April 1631: The City of Boston establishes the first system of law enforcement in America. Called the "night watch," officers served part-time, without pay.
1712: The City of Boston hires the first full-time, paid law enforcement officers in the colonies.
September 24, 1789: The United States Congress creates the first Federal law enforcement officer, the United States Marshal.
May 17, 1792: New York City Deputy Sheriff Isaac Smith becomes the first recorded law enforcement officers to be killed in the line of duty.
November 12, 1797: Greenville County, South Carolina Sheriff Robert Maxwell becomes the first Sheriff to die in the line of duty. Since then, more than 530 Sheriffs have made the ultimate sacrifice.
1835: Texas creates what was later to become the Texas Rangers, the oldest statewide law enforcement agency in America.
1858: Police Departments in Boston and Chicago are the first to issue uniforms to their officers.
1863: The City of Boston becomes the first police department to issue pistols to their officers.

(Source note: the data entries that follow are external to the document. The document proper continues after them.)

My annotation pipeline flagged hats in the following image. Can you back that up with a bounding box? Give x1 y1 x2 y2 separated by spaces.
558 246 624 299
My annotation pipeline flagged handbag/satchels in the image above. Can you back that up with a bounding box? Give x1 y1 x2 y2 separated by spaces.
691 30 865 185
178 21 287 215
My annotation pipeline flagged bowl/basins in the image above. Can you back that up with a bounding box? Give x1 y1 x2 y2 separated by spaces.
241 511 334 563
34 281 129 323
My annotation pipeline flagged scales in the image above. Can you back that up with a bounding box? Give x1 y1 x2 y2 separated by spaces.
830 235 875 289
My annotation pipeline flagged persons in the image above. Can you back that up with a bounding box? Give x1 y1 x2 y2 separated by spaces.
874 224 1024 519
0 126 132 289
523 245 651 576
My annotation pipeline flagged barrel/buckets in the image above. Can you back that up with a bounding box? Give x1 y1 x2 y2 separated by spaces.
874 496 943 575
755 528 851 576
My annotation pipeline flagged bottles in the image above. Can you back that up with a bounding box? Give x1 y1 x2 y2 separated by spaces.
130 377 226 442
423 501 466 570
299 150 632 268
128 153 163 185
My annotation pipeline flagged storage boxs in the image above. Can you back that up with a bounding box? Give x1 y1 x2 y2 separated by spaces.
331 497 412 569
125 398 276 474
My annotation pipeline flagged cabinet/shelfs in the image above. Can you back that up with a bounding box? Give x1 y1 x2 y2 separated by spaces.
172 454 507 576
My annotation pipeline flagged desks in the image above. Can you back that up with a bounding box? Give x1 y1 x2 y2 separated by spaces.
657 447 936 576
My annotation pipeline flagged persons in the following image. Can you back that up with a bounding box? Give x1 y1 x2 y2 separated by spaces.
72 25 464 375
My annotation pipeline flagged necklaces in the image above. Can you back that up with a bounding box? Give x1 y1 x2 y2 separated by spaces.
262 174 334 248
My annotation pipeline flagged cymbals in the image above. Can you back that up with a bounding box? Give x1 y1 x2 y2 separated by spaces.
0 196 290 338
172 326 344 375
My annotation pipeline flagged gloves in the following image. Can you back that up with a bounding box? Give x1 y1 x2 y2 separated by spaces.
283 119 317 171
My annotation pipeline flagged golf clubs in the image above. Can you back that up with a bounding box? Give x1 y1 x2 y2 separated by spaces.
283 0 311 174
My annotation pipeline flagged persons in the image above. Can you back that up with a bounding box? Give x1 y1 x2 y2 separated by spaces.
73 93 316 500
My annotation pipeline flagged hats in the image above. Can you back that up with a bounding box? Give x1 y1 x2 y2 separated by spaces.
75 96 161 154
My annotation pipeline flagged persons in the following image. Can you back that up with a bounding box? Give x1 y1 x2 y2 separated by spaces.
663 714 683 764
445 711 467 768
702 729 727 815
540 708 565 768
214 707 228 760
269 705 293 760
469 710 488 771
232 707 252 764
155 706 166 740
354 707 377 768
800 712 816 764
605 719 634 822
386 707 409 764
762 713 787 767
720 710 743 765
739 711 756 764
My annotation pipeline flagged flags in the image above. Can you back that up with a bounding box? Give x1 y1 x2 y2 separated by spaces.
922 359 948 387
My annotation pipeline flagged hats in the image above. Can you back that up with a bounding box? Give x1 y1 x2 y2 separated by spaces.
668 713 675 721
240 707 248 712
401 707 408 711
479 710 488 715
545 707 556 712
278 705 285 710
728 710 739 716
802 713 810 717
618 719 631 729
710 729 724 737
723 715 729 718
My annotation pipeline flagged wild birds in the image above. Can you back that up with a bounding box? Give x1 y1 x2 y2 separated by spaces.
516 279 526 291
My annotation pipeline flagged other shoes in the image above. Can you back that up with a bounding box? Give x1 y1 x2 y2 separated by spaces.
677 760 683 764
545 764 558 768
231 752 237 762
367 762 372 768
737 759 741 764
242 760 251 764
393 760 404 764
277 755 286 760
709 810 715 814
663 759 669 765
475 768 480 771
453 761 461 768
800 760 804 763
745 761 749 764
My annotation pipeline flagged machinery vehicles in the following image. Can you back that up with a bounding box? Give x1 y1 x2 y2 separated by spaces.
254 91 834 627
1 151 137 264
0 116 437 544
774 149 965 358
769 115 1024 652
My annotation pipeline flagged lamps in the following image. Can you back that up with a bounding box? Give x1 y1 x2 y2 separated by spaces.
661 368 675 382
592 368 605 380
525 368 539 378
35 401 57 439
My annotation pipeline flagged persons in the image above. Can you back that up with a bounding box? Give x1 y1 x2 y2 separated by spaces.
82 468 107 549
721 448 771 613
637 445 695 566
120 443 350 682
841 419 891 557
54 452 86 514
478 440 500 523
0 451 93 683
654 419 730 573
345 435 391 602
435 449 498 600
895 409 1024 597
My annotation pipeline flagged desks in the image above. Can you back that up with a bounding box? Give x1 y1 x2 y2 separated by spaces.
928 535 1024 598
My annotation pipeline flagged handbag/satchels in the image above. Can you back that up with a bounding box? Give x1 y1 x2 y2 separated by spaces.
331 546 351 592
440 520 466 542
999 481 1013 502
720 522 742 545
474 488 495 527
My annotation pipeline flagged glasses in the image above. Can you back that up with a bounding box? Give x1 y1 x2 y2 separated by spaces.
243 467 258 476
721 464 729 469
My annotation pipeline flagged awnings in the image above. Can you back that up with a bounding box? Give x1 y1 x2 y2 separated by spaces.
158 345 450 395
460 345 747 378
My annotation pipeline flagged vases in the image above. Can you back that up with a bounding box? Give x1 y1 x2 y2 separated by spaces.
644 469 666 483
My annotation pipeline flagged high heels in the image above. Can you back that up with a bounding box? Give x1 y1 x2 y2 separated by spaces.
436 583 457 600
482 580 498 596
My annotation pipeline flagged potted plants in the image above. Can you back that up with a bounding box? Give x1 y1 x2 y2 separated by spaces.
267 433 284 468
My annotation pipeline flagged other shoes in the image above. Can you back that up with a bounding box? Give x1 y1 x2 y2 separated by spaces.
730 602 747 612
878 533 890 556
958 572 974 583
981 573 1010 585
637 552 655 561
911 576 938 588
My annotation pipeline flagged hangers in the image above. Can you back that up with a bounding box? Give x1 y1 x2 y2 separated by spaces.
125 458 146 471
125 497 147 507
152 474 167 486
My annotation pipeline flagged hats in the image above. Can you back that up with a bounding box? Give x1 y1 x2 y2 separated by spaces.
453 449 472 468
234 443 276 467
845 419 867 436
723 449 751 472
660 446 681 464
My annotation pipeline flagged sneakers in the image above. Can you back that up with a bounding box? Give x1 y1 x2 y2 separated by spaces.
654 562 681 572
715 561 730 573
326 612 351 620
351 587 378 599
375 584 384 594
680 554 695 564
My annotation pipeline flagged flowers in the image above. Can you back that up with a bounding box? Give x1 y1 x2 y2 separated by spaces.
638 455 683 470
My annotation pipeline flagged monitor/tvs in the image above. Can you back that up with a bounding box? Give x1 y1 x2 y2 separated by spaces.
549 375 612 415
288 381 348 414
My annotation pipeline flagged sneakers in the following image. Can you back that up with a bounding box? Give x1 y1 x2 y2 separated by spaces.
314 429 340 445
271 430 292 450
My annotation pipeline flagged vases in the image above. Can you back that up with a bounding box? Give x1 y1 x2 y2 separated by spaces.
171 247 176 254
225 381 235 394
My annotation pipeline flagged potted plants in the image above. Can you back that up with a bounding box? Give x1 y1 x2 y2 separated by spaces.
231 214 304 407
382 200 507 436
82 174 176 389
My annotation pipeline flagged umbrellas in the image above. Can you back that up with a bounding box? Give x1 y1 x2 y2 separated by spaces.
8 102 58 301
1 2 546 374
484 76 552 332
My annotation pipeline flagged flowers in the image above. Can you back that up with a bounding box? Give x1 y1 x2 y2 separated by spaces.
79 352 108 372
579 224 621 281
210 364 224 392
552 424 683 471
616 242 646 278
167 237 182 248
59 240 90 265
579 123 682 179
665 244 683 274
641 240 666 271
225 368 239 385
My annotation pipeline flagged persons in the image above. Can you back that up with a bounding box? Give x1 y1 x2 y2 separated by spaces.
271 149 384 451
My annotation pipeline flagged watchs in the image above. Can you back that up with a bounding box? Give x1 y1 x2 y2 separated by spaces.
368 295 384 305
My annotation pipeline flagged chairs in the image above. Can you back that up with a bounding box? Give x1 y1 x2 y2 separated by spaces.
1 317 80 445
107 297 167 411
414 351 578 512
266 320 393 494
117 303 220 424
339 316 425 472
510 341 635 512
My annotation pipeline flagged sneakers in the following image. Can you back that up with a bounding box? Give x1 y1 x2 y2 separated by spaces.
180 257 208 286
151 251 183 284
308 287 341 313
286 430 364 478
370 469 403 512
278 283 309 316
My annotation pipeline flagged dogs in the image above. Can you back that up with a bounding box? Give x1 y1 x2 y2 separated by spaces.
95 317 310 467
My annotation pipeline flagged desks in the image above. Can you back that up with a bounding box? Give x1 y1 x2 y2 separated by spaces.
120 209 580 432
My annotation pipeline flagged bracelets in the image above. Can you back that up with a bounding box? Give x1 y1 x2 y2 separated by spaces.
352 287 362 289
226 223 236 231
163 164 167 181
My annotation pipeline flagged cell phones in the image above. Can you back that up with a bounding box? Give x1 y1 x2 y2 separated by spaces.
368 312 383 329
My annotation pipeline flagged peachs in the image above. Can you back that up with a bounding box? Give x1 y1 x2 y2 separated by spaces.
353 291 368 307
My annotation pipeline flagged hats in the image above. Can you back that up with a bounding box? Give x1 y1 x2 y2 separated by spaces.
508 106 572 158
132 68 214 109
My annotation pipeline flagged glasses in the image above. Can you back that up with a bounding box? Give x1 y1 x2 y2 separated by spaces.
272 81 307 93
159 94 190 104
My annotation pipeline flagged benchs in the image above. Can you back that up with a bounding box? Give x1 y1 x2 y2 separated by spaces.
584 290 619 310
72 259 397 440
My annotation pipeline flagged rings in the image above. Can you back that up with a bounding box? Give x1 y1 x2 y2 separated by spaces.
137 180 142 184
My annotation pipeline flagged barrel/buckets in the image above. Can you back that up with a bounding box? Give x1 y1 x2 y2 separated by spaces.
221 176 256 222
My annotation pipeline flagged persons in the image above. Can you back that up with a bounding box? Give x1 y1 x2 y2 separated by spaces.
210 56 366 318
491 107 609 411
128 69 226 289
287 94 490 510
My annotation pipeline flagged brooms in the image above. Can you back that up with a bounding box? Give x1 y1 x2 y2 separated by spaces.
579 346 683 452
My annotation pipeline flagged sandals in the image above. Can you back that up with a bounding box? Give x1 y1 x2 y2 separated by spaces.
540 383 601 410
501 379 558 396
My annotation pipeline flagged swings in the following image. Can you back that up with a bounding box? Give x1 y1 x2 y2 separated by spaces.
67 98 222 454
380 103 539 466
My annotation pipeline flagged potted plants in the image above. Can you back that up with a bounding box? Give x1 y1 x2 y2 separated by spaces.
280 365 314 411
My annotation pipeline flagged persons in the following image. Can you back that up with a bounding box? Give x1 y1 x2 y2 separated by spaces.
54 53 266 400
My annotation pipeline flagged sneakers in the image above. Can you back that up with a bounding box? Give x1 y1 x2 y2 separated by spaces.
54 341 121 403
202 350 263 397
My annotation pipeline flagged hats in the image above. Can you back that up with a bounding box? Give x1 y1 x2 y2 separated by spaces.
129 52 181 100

April 14, 1865: On the day he was shot by the assassin John Wilkes Booth, President Abraham Lincoln approves the formation of what is now the United States Secret Service.
April 12, 1870: Jacksonville, Florida Police Officer William Johnson becomes the first African American police officer to die in the line of duty.
November 2, 1870: Thomas J. Smith, of Abilene, Kansas, becomes the first of roughly 500 police chiefs to die in the line of duty.
1878-1881: Notorious outlaw Billy the Kid kills six law enforcement officers in New Mexico..
October 26, 1881: Legendary Lawman Watt Earp, along with his brothers Virgil and Morgan, and John Henry "Doc" Holliday, win the Wild West era's most famous gunfight at the O.K. Corral.
December 15, 1890: Six officers with the United States Bureau of Indian Affairs are killed attempting to arrest the Sioux Indian leader, Sitting Bull.
1891: The first national police group is formed, the National Chiefs of Police Union, which would later become the International Association of Chiefs of Police. For the first time, police leaders met regularly to share ideas.
1895: Future President Theodore Roosevelt begins his three-year term as Police Commissioner in New York City.